Недавно у нас в иешиве мне рассказали об одном случае, который, мог бы дать ответ на этот вопрос.
Существуют разные организации, занимающиеся кошерностью кур, мяса и т.д. И многие люди спорят с пеной у рта о том, что можно кушать, а что нельзя. Обычно равы дают какие-то характеристики, например, что можно кушать, если ты попал в гости, и можно ли унизить хозяина, сказав, что что-то кошерно или не кошерно. Мы спорили о каком-то кашруте, и вдруг один из нас произнес:
– Я видел, как в этой ситуации поступил рав Ицхак Зильбер. Была какая-то трапеза, рав Ицхак Зильбер спросил хозяина: «Простите, какой кашрут у этого мяса?» Тот ответил. Рав Ицхак не знал точного названия этого кашрута и еще раз переспросил. Хозяин снова ответил, и видно было, что он начинает злиться. Рав Ицхак Зильбер взглянул на своего сына, рава Бенциона. Тот отрицательно покачал головой. Тогда рав Ицхак Зильбер положил кусок курицы себе на тарелку, засыпал сверху гарниром и стал очень увлеченно есть гарнир. Вдруг через пару минут он «вспомнил», что у него назначена встреча:
– Извините, пожалуйста, мне надо срочно бежать, вы меня не проводите?
На тарелке осталась курица, засыпанная гарниром.

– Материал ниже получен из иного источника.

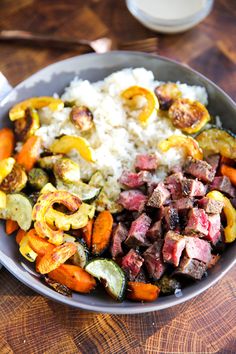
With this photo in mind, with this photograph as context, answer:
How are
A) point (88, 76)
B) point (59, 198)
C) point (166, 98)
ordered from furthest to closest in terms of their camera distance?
point (88, 76), point (166, 98), point (59, 198)

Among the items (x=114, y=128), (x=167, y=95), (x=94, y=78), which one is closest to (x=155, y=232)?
(x=114, y=128)

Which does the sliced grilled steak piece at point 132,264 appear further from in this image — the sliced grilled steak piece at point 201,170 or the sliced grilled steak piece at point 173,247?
the sliced grilled steak piece at point 201,170

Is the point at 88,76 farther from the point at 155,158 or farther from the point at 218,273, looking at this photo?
the point at 218,273

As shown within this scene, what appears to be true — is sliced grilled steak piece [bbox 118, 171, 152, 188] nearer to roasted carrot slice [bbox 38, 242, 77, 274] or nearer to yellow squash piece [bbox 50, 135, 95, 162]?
yellow squash piece [bbox 50, 135, 95, 162]

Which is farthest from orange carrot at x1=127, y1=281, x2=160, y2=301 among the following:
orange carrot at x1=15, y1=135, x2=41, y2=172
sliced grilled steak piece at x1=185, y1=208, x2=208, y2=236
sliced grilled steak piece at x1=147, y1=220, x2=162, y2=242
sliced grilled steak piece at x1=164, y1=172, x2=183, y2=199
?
orange carrot at x1=15, y1=135, x2=41, y2=172

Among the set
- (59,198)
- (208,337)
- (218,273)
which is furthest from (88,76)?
(208,337)

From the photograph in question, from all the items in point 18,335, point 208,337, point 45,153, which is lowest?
point 208,337

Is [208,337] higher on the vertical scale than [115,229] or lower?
lower

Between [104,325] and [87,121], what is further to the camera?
[87,121]
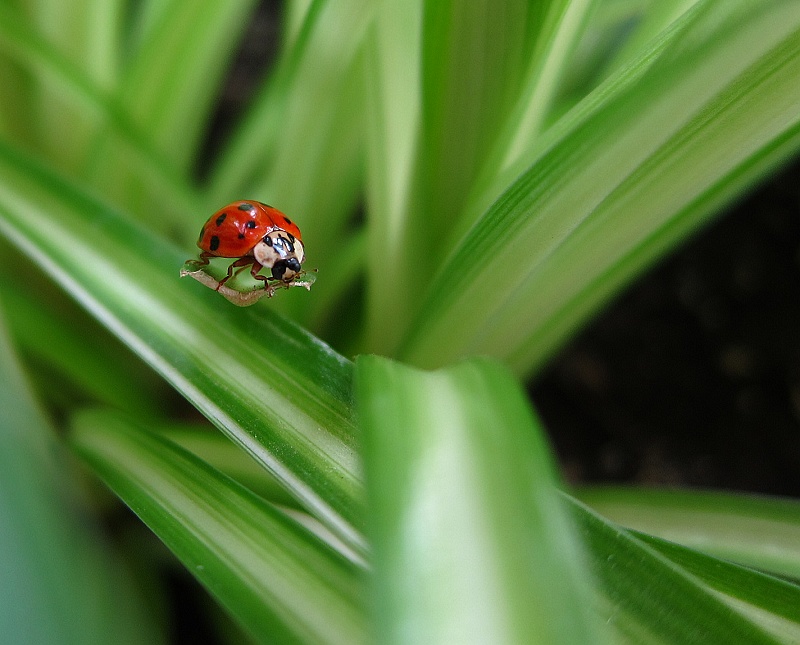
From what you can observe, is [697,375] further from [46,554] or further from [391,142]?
[46,554]

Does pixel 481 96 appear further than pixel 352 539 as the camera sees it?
Yes

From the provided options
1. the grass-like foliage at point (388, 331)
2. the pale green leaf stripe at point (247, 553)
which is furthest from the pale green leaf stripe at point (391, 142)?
the pale green leaf stripe at point (247, 553)

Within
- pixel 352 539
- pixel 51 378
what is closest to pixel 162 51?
pixel 51 378

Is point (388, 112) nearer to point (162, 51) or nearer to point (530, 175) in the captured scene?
point (530, 175)

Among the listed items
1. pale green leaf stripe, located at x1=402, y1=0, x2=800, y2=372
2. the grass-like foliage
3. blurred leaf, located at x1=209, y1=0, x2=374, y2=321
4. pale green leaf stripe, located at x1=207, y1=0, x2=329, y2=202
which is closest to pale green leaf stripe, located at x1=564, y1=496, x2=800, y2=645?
the grass-like foliage

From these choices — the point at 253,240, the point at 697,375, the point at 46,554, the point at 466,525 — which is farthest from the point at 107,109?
the point at 697,375

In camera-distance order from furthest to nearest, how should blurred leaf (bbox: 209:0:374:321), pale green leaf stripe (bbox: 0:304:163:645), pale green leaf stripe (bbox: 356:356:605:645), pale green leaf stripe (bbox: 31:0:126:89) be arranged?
pale green leaf stripe (bbox: 31:0:126:89)
blurred leaf (bbox: 209:0:374:321)
pale green leaf stripe (bbox: 0:304:163:645)
pale green leaf stripe (bbox: 356:356:605:645)

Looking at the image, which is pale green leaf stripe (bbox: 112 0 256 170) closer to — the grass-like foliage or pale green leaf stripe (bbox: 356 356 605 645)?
the grass-like foliage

Я сейчас думаю: что сделал бы рав Ицхак Зильбер, если бы он находился на том пиру? Наверное, он бы срочно вспомнил, что ему куда-то надо уходить, выскочил бы в коридор, схватил бы Бар-Камцу за руку, и держал, держал бы до тех пор, пока у него не прошла бы полностью злость. Что-то при этом говорил бы и как-то при этом улыбался… И если бы Бар-Камца увидел, что хоть кто-то ему сочувствует, он простил бы свой народ.